NewsProtecting Paradise


Cape Coral considering using bubbles to protect canals from blue green algae

Posted at 7:41 PM, Jun 08, 2021
and last updated 2021-06-08 19:41:38-04

CAPE CORAL — Using bubbles to block algae.

That’s the plan the City of Cape Coral is considering investing in to protect several of its canals, but it’s not cheap. The technology costs from $50,000 to $75,000 per canal, so the City has to be strategic about where to use it.

Mayor John Gunter remembers how bad the algae got just three years ago.

“I had first-hand experience, because the blue green algae was right behind my house," said Gunter.

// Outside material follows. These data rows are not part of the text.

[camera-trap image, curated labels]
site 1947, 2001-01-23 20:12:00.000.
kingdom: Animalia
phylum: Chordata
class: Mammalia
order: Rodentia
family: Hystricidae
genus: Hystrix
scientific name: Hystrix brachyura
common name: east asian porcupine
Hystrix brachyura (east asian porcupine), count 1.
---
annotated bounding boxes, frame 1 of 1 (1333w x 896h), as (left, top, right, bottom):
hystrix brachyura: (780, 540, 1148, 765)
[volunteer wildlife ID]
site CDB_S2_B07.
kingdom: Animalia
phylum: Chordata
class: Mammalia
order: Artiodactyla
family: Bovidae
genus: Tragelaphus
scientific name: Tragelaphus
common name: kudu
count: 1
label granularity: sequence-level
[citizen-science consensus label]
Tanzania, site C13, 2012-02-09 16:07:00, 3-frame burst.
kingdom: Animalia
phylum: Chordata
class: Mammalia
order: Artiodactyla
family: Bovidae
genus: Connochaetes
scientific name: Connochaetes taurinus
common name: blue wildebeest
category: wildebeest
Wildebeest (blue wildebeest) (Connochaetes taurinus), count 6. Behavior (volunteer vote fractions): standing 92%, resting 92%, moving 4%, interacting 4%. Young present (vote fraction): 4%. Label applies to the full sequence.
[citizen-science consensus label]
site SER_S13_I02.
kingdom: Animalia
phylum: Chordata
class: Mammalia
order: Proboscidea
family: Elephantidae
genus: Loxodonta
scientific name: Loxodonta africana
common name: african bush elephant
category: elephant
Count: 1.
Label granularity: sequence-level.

That’s what the bubble curtains would try to prevent. The City first tested the technology in the Mandolin Canal back in 2018.

"It creates little bubbles, floats to the surface, and then creates like a curtain or a wall of air in the water and at the surface that kind of deflects any type of algae," said Assistant Public Works Director Michael Ilcyszyn.

Ilcyszyn said, at the very least, City staff are recommending putting those bubble curtains at the mouth of three major canals.

“At least deploy bubble curtains on those three, because it has the greatest impact to the residents," said Ilcyszyn.

But to be more protected, the City is asking Council members to approve spending around $750,000 to protect all 10 canals in the City’s most vulnerable area. Gunter thinks it’s something his fellow Council members will strongly consider.

“I would think that Council would probably lean more towards being proactive than reactive," said Gunter.

Gunter said it’s proactive, because the bubble curtains last for several years. They aren’t a perfect solution, but Gunter said, it might be the best one the City has right now.

"If we can mitigate it 50 percent, it’s going to be much better than what we experienced in 2018," said Gunter.

Cape Coral City Council is holding a special meeting Wednesday afternoon at 3:00 at City Hall. Council members will be hearing more information from staff about the exact price tag, and they’ll be casting votes on how many of these curtains they think are necessary.